Laurent Ségalat lors du procès en appel au Tribunal cantonal vaudois en novembre 2012 (archives). © KEYSTONE/LAURENT GILLIERON
Laurent Ségalat lors du procès en appel au Tribunal cantonal vaudois en novembre 2012 (archives). © KEYSTONE/LAURENT GILLIERON


Publié le 23.05.2018


Les étrangers ne devraient plus pouvoir échapper à une peine en retournant légalement dans leur pays d'origine. Le Conseil fédéral a soumis à l'aval du Parlement un amendement. Il fait référence au cas d'un Français qui n'est autre que Laurent Ségalat.

Il faut "éviter que des personnes condamnées restent impunies." La Suisse a participé "activement" à l'élaboration de l'amendement au Protocole additionnel à la Convention du Conseil de l'Europe sur le transfèrement des personnes condamnées, souligne mercredi le Conseil fédéral.

Affaire retentissante

Dans son message, le gouvernement se réfère à une affaire qui a fait grand bruit dans le canton de Vaud et au-delà. S'il parle d'un Français sans le nommer, il s'agit en fait de Laurent Ségalat condamné à 14 ans de prison pour avoir tué sa belle-mère à Vaux-sur-Morges (VD) en janvier 2010, ce qu'il a toujours nié.

Blanchi en première instance, le généticien français a été condamné en appel fin 2012. Il ne s'est pas présenté au tribunal lors de l'annonce du verdict, regagnant la France où il vit libre depuis, même s'il est officiellement recherché par la Suisse. Précision d'importance: il n'avait pas fui le territoire helvétique, mais l'avait quitté tout à fait légalement.

Refus de Paris

Après de nombreux épisodes juridiques, la France a annoncé en mai 2015 son refus de faire exécuter la peine infligée à Laurent Ségalat. Elle jugeait que "les conditions n'étaient pas réunies." Autrement dit: faute de base légale.

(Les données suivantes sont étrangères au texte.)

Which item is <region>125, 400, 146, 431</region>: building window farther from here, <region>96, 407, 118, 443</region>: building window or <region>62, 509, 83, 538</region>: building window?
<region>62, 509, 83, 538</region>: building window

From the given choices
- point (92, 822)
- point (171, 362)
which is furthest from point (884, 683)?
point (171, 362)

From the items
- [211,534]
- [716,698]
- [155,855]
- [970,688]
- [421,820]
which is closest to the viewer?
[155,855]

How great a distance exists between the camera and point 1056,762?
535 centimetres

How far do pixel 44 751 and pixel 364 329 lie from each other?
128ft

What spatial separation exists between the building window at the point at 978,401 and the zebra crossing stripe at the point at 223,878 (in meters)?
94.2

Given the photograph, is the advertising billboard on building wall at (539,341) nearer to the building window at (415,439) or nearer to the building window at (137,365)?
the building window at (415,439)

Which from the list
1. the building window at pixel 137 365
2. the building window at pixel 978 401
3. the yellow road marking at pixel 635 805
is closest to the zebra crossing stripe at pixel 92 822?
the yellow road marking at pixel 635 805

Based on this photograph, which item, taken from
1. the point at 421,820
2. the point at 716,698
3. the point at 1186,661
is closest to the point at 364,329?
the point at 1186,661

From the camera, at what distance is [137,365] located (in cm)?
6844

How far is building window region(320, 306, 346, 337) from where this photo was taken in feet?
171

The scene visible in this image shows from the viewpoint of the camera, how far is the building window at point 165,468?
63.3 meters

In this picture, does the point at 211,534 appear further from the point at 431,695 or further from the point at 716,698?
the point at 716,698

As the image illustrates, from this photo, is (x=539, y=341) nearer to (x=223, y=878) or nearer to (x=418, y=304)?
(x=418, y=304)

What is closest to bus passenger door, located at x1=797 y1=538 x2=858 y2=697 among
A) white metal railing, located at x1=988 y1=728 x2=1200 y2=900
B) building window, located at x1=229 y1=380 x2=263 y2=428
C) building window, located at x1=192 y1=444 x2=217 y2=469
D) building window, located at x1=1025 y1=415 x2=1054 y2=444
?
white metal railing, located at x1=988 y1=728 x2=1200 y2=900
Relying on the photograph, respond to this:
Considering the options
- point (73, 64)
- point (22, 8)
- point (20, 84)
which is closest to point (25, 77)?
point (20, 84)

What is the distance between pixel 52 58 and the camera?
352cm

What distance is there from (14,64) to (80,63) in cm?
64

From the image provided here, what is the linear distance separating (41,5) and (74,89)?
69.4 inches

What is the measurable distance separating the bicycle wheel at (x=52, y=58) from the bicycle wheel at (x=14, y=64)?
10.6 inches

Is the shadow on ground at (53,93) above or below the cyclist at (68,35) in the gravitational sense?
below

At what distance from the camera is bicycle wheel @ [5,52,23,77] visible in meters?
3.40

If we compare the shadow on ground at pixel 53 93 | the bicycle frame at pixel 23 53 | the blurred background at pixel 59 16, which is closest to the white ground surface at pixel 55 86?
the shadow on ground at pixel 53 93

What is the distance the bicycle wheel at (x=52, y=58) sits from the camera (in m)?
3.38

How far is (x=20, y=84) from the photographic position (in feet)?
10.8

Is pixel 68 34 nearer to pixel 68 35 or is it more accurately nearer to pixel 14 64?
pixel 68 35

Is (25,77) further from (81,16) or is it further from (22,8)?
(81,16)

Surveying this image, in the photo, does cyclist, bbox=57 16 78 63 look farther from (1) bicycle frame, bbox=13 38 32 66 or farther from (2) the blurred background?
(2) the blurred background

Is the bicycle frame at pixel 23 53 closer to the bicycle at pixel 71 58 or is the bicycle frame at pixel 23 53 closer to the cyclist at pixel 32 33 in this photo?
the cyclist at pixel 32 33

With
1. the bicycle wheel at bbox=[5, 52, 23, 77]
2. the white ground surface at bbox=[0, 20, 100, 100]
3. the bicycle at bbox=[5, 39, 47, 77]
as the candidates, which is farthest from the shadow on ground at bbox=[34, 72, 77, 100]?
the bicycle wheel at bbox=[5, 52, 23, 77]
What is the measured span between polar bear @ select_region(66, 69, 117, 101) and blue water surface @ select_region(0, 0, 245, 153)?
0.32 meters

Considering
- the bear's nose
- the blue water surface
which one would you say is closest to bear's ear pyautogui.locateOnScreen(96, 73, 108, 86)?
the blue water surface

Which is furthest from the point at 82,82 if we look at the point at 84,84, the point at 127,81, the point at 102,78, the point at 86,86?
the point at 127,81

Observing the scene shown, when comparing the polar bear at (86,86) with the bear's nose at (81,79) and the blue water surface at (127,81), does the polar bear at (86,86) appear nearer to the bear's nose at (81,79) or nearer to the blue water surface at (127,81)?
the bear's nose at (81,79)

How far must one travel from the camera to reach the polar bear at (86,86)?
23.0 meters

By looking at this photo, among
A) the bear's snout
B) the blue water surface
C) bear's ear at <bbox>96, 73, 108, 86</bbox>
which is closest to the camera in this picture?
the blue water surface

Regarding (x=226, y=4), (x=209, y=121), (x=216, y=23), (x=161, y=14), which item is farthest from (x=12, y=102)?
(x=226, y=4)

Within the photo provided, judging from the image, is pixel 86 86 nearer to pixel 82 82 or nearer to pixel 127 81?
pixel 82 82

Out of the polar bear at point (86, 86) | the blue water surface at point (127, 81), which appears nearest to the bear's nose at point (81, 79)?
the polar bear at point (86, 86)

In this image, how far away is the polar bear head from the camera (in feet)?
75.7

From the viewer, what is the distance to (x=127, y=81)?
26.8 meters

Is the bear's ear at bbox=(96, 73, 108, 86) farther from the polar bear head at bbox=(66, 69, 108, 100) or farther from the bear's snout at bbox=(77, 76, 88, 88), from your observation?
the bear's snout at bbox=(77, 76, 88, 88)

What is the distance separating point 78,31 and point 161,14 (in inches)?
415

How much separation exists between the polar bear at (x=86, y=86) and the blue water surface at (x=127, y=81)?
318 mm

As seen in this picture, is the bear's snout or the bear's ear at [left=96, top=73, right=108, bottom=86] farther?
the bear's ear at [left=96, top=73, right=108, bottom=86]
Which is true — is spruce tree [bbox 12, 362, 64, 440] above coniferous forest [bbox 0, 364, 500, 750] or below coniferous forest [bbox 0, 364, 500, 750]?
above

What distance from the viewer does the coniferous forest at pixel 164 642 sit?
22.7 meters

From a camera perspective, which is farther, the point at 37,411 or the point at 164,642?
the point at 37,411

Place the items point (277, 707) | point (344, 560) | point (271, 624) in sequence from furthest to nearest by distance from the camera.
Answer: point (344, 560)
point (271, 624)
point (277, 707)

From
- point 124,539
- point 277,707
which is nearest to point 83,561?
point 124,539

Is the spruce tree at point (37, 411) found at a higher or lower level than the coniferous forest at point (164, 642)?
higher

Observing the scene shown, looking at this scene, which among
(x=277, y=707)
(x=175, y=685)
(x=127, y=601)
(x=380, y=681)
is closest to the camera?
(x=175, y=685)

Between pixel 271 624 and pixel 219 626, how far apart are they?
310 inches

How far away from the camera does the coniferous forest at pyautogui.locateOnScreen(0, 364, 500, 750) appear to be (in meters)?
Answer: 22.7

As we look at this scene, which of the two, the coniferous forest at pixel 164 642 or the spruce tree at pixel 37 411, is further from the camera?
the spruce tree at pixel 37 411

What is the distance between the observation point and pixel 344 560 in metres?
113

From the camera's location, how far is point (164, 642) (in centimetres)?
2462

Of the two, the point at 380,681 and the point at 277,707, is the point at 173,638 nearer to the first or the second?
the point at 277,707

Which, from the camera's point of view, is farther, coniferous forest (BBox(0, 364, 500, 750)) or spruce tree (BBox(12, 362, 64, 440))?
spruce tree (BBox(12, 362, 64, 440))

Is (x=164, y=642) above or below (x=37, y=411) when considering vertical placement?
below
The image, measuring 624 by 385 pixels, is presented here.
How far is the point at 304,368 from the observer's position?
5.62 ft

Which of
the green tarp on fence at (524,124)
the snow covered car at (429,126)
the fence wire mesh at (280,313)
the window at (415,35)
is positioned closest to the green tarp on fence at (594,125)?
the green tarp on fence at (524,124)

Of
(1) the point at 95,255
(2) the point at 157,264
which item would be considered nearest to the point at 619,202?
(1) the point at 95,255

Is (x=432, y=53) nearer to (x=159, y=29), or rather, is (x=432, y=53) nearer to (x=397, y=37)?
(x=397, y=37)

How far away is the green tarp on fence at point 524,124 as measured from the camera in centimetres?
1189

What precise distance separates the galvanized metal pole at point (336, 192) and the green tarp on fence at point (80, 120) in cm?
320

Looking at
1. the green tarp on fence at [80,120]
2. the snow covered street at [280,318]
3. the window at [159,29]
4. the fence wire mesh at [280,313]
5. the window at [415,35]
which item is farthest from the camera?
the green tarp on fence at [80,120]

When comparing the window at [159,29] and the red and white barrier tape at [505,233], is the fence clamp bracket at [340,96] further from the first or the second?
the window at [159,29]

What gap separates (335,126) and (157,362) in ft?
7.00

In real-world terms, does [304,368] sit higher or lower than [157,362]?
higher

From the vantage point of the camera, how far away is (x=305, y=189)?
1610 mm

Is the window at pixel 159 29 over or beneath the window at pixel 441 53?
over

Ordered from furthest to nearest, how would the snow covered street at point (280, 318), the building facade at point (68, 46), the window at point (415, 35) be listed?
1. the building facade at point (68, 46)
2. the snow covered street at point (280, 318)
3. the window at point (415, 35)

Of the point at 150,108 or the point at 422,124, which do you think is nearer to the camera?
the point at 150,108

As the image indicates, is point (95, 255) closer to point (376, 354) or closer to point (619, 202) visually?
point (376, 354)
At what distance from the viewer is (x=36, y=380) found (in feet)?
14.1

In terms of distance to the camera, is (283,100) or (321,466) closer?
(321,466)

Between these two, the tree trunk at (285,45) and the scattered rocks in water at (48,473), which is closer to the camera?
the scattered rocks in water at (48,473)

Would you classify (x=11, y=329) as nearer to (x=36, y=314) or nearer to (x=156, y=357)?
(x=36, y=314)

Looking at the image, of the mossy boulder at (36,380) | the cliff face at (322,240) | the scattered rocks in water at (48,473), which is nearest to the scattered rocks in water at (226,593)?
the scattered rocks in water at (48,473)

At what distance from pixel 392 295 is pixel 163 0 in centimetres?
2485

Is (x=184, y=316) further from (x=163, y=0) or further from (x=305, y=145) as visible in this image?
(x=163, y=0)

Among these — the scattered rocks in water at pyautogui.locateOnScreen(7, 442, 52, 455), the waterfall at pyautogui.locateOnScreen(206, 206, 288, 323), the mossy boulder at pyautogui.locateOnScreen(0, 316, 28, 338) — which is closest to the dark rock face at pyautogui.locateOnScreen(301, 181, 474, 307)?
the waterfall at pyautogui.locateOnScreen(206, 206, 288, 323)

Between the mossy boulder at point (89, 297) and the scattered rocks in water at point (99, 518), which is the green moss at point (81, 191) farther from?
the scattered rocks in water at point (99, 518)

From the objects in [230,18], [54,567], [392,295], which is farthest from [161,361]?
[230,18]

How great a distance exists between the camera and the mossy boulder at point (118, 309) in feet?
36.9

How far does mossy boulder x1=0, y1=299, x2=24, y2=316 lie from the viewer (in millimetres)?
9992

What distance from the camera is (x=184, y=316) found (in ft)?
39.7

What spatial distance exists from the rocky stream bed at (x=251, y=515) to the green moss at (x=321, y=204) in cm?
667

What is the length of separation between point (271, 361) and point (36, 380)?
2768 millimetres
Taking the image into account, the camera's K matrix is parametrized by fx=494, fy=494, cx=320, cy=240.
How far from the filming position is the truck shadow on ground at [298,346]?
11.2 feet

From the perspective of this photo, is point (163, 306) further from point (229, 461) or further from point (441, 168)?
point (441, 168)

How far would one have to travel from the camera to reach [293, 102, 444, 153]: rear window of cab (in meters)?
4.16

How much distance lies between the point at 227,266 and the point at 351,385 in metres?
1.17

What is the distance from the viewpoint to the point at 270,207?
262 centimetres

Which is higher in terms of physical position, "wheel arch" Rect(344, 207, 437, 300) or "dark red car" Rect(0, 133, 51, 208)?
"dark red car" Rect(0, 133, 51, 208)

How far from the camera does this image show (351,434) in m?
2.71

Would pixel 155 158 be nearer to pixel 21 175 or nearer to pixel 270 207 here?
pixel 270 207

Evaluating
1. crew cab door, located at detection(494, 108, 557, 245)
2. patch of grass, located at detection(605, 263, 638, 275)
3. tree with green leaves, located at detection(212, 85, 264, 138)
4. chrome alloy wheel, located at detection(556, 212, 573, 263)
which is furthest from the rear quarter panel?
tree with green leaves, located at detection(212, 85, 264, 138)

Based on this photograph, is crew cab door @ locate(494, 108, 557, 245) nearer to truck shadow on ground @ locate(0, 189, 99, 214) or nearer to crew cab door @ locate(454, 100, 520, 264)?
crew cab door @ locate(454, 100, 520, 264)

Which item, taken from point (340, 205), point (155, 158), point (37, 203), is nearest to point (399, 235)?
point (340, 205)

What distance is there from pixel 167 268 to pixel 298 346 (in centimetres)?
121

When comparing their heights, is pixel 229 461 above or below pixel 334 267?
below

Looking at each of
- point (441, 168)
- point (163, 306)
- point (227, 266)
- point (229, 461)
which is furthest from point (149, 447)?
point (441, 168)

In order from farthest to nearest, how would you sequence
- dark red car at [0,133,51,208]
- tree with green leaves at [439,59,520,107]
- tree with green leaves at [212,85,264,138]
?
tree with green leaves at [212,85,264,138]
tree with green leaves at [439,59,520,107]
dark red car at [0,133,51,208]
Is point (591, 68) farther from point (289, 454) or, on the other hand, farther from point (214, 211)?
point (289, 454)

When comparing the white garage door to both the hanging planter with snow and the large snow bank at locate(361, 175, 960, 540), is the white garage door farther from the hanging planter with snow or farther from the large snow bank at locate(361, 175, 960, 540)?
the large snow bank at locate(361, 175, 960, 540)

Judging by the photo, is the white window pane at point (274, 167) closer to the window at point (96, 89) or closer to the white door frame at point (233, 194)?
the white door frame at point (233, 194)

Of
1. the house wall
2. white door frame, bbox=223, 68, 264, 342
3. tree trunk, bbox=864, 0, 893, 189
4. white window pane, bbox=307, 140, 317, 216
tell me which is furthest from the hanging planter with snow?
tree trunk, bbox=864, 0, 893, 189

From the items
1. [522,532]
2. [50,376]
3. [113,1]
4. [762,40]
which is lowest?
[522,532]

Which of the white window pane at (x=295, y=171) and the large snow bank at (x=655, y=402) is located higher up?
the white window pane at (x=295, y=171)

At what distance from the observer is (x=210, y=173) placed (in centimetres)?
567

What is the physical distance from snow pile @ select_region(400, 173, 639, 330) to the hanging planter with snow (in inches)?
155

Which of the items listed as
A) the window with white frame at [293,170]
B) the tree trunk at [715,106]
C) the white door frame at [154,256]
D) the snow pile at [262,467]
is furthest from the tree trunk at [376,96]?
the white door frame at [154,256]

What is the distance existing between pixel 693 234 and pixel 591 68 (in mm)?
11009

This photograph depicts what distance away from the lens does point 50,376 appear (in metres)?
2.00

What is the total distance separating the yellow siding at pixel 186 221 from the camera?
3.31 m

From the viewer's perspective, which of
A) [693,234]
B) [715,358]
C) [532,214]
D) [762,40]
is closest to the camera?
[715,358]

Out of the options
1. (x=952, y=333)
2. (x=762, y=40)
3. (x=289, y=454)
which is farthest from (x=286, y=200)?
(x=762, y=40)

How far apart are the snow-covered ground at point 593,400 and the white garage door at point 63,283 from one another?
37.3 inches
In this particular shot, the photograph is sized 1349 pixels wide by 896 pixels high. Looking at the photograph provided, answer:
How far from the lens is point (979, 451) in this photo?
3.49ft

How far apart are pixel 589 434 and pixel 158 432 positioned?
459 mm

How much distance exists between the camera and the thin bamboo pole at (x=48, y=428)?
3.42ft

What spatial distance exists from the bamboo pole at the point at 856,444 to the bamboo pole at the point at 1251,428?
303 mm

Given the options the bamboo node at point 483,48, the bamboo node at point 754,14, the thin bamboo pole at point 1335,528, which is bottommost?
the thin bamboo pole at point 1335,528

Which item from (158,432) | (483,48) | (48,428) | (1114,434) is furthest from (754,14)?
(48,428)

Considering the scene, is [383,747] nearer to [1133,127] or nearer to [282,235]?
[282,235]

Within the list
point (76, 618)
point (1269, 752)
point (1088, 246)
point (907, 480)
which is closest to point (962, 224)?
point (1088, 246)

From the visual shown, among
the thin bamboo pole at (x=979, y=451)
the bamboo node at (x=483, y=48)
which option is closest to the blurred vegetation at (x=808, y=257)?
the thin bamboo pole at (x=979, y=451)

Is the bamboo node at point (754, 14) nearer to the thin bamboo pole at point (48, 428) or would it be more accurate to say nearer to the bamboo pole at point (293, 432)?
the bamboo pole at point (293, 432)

Face à cette situation, le conseiller national Olivier Feller (PLR/VD) a déposé une motion. Il demandait précisément au Conseil fédéral d'oeuvrer à la révision de la Convention. A ses yeux, l'issue de l'affaire Ségalat n'était "pas tolérable". Aujourd'hui, il se félicite que son intervention ait été finalement prise au sérieux et que Berne ait "agi".

Coopération internationale

Avec son texte, le Conseil fédéral entend "corriger les insuffisances constatées et améliorer la coopération internationale." L'amendement crée les bases légales nécessaires pour qu'une affaire Ségalat ne se reproduise plus. Il rappelle que le ressortissant français ne s'était pas enfui et qu'il s'était "rendu en toute légalité dans son pays alors que la procédure d'appel était en cours".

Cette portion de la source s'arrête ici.